───── Фрагмент текста
Последнее равносильно строительству ковчега по своему разумению, а не по указаниям Бога. (Между тем в Мифе особенно подчёркиваются точные размеры ковчега, которые даёт Бог, и требование неукоснительно блюсти их. Размеры указаны как в мифе о Ное, так и в мифе об Атрахасисе. Это указывает на невозможность самовольного построения ковчега, так как размеры того ковчега, что спасает, знает только Бог.)   Произвольный же ковчег неизбежно утонет в водах моря и не вместит начала всех тварей земных, - то есть и плыть не сможет и жизни в себе не сохранит. Так наш язык обнаруживает скрытую связь повествований об изгнании из Рая и о Потопе.

ВСТРАИВАНИЕ  КОРМЧЕГО В СОВЕРШЕННОГО ЧЕЛОВЕКА

Ради дальнейшего открытия интересующего нас теперь языка, спросим себя, по каким же светилам правил лодку кормчий Гильгамеш, что предка обрёл, а бессмертия не нашёл? Мы догадаемся, если вспомним, что жилище усопших предков есть луна. Гильгамеш правил на луну, но луна – это ведь не подлинное светило; не огонь его стихия, потому что луна есть лишь зеркало, отражающее свет солнца. Субстрат же зеркала – медь, сиречь вода (согласно  Фалесу Милетскому). Это означает, что логос традиции (знания, полученного от предков) вторичен. Его свет  не есть свет первичного огня, но – свет, отражённый от медного неба, которому принадлежит  медная луна, – благодаря чему мы можем говорить о мире под твердью, как о «подлунном». Потому-то Гильгамеш и не приплыл в Дильмун, страну блаженных, но лишь приобщился к отцам. Для успеха же, должно было ему править свой путь по солнцу и звездам, подлинным светилам, чья стихия – небесный огонь.
    Нахожу нелишним напомнить, что, говоря об огне, мы имеем здесь в виду непалящий огонь логоса, отличный от физического огня. Непалимость логического означает, что здесь у огня отнято свойство тепла, или жара и сохранено свойство света, ибо слово для ума есть свет, в котором тот ходит.
   

Итак, отправляясь от ведущего начала, мы видим человека, как кормчего, имеющего в сопутниках и помощниках гребца и ведущего лодку с пойманной рыбой (ментальное тело)  по морю страстей сердечных к берегу Жизни. Ведёт же он эту лодку (она же – ковчег, как микрокосм), ориентируясь по светилам эфирным. И это, прежде всего, неподвижные звезды, каковых неподвижность относительно круга земного свидетельствует об их вечности, то есть неподверженности вращению времён, и позволяет держать курс к Вечной жизни. Кормчий, как обладающий духовными очами, видит звезды, кои суть глаза богов. Над твердью, отделяющей воздух от эфира, в прозрачности последнего звезды видны всегда. Под твердью же звезды видны только в ночи, поэтому кормчий активен только в ночи, а именно, в ночи ума и чувства. Это означает, что свет, видимый духу, глядящему в очи богов, есть тьма для ума и души, которые пребывают в ночи, когда дух созерцает звезды. (Об этой ночи, как  необходимом условии единения с Богом, говорит Иоанн Креста.) Так что, либо голова кормчего пробивает твердь неба и возвышается над нею в сферу неподвижных звезд (что возможно, когда он стоит на плечах гребца), либо он может видеть звезды только в ночи ума и чувства, в которой воля гребца и воля рыбы спят, не имея света для своей деятельности.
──────────
───── Приложенный список
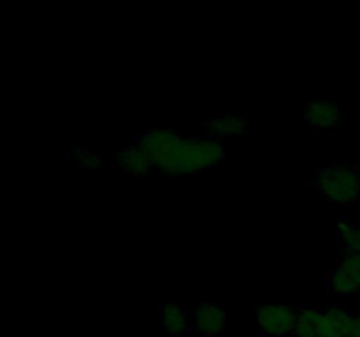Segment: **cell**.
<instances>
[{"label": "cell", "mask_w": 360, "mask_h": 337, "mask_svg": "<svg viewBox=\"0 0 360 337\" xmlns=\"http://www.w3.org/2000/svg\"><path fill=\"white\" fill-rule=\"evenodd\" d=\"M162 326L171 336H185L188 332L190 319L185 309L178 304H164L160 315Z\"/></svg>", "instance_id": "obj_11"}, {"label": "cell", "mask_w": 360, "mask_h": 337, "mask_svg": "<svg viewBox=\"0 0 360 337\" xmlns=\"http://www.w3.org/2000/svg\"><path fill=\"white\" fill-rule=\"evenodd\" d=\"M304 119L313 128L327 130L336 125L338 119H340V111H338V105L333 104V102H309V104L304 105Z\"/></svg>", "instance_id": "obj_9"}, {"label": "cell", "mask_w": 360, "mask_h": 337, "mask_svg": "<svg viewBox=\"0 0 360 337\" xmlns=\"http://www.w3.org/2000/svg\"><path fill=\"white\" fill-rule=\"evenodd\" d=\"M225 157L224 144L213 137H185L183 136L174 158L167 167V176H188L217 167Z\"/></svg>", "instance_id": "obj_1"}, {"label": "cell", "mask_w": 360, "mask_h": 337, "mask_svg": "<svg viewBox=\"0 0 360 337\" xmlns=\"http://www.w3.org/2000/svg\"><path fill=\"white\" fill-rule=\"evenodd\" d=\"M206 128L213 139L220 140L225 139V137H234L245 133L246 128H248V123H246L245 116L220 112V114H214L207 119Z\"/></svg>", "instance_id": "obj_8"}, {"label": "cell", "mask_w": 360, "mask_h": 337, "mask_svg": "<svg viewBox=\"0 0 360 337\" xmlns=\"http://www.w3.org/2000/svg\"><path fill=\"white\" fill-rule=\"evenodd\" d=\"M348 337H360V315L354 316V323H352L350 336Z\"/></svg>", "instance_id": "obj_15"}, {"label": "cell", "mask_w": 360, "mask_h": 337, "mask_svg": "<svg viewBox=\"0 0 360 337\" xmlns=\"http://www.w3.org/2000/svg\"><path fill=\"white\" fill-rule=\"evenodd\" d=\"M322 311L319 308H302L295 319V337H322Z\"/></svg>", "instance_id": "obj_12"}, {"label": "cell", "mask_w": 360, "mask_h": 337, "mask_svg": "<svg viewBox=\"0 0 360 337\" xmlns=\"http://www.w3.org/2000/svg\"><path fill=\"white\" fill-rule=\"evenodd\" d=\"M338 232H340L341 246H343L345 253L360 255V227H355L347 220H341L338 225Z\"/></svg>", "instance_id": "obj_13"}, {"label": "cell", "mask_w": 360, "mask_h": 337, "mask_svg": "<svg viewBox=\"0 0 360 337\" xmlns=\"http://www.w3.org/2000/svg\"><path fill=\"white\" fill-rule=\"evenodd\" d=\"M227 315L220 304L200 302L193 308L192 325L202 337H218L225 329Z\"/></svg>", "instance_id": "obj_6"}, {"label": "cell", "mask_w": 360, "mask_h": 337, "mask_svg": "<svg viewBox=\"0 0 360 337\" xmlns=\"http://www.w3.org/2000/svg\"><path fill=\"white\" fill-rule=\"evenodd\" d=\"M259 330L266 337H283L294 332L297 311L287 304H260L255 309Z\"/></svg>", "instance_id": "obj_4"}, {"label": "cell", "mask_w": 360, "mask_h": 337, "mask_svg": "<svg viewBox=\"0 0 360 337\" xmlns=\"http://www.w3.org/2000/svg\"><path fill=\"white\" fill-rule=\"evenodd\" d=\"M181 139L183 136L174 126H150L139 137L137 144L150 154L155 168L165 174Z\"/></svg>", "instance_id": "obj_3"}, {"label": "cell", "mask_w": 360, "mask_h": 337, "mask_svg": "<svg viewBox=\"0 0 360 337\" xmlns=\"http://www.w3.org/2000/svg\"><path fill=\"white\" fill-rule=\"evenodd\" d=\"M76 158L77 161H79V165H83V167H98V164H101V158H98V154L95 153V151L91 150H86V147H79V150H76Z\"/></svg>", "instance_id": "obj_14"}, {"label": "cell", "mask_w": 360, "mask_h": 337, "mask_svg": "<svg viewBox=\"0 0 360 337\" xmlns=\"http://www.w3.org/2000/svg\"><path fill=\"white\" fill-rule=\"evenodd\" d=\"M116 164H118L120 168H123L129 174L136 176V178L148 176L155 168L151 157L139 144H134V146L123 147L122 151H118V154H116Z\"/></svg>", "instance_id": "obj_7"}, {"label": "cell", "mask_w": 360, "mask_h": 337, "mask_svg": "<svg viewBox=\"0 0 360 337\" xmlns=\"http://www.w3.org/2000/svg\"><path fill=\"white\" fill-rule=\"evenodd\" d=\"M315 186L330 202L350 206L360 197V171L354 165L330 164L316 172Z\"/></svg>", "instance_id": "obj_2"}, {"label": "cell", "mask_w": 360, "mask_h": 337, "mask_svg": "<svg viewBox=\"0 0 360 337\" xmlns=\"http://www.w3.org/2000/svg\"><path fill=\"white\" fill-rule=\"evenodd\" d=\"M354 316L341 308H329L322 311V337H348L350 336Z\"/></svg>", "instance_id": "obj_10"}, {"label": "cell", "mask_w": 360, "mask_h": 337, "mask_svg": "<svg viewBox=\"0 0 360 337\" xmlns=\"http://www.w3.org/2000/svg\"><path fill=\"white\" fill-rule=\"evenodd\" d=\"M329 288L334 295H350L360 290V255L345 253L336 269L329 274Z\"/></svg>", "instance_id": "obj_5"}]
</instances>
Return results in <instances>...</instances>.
──────────
───── Приложенный список
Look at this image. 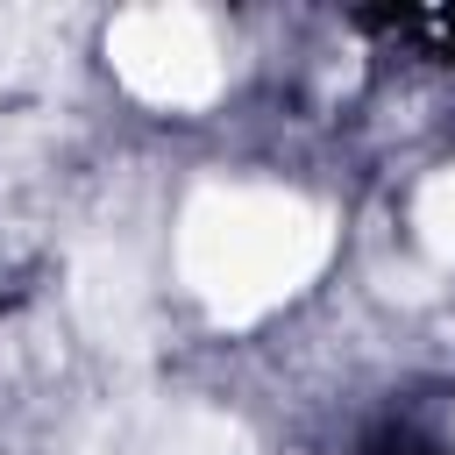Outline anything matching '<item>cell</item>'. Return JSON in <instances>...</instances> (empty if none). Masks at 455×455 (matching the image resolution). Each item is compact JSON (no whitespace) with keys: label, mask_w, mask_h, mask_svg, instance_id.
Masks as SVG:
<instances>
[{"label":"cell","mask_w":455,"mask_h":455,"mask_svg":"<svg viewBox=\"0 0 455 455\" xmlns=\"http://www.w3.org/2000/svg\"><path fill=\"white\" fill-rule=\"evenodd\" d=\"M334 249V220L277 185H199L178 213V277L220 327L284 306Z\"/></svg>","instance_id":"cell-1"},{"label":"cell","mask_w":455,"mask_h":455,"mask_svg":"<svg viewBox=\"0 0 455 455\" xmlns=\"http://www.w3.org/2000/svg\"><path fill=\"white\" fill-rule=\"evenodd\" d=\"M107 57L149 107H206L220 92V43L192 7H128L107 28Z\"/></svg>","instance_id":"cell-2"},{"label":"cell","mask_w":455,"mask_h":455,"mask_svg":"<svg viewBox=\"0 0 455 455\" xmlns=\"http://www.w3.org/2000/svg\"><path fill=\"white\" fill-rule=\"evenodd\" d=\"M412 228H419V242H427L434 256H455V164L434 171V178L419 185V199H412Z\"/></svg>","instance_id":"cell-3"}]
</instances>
──────────
Выполните задания:
[a] Обновите участок фрагмента текста от слов «Последнее равносильно строительству» до слов «и о Потопе.» включительно: замените «Атрахасисе» на «Утнапиштиме» и приведите этот участок целиком.
[b] На какое светило правил Гильгамеш, согласно фрагменту текста?
Для ответов пользуйтесь только фрагментом текста, а не списком.

Ответы:
[a]
Последнее равносильно строительству ковчега по своему разумению, а не по указаниям Бога. (Между тем в Мифе особенно подчёркиваются точные размеры ковчега, которые даёт Бог, и требование неукоснительно блюсти их. Размеры указаны как в мифе о Ное, так и в мифе об Утнапиштиме. Это указывает на невозможность самовольного построения ковчега, так как размеры того ковчега, что спасает, знает только Бог.)   Произвольный же ковчег неизбежно утонет в водах моря и не вместит начала всех тварей земных, - то есть и плыть не сможет и жизни в себе не сохранит. Так наш язык обнаруживает скрытую связь повествований об изгнании из Рая и о Потопе.

[b] На луну.